Technicality in proof of $\binom{m+n}{l} = \sum_{k=0}^l \binom{m}{k}\binom{n}{l-k}$

abstract-algebrabinomial-coefficientsring-theory

This is from Analysis I by Herbert Amann, Joachim Escher. I want to make sure I understand everything correctly, so I'm sorry if this seems nitpicky.

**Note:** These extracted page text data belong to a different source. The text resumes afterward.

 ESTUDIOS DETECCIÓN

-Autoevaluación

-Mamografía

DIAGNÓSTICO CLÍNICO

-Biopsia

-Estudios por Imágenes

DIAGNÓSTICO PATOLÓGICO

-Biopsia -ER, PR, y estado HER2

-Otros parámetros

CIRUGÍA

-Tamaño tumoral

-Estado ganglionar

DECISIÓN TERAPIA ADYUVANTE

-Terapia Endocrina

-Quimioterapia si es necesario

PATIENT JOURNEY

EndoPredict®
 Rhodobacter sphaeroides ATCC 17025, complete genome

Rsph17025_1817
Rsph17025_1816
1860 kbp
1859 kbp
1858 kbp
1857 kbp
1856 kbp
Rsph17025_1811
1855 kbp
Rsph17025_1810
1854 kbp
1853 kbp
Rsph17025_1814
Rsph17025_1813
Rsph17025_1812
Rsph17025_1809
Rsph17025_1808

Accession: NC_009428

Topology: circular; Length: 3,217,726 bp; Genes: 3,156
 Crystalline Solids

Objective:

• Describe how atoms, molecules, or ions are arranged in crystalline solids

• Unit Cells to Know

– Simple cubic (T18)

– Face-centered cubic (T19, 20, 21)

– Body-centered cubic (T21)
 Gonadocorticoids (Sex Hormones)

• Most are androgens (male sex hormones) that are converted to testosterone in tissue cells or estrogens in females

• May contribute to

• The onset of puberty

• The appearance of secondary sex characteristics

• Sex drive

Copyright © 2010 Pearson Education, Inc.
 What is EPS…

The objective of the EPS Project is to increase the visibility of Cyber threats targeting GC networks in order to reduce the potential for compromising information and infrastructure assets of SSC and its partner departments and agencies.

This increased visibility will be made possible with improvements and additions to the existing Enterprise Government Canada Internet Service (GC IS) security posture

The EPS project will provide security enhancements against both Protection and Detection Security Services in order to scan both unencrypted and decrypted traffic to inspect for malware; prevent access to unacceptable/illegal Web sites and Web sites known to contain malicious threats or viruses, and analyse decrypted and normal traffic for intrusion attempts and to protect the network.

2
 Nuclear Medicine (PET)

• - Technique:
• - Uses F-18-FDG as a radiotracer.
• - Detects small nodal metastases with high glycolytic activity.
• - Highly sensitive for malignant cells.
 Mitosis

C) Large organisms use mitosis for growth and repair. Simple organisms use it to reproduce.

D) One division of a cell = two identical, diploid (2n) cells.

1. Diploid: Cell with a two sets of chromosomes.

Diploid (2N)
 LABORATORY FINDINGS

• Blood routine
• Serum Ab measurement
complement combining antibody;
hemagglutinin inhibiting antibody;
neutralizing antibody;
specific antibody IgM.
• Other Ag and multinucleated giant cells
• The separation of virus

After introducing formal power series $R[X]$ (functions in $R^{\mathbb{N}}$) of a ring $R$ with unity and polynomials as a subring of $R[X]$, there is a proof of the identity
$$\binom{m+n}{l} = \sum_{k=0}^l \binom{m}{k}\binom{n}{l-k},\quad l,m,n\in\mathbb N$$
as an application of $R[X]$ being a ring.
Let $X$ denote the polynomial with $x_1=1$ and $x_i=0$ for $i\neq 1$.
Their proof is as follows:

Since $X$ and $1\in R[X]$ commute, we can use the binomial theorem for rings to compute
$$(1+X)^j=\sum_{i=0}^j\binom{j}{i}X^i,\quad j\in\mathbb{N}.$$
Now we compute the two sides of $(1+X)^m(1+X)^n=(1+X)^{m+n}$.
We have
$$\begin{align}(1+X)^m(1+X)^n &= \left(\sum_{k=0}^m\binom{m}{k}X^k\right)\left(\sum_{j=0}^n\binom{n}{j}X^j\right)\\
&=\sum_l\left( \sum_{k=0}^l\binom{m}{k}\binom{n}{l-k} \right)X^l\end{align}\tag{A}$$

where the second equality is the definition of multiplication of polynomials. Also
$$(1+X)^{m+n}=\sum_{l=0}^{m+n}\binom{m+n}{l}X^l.\tag{B}$$
Comparing coefficients in (A) and (B) gives the identity.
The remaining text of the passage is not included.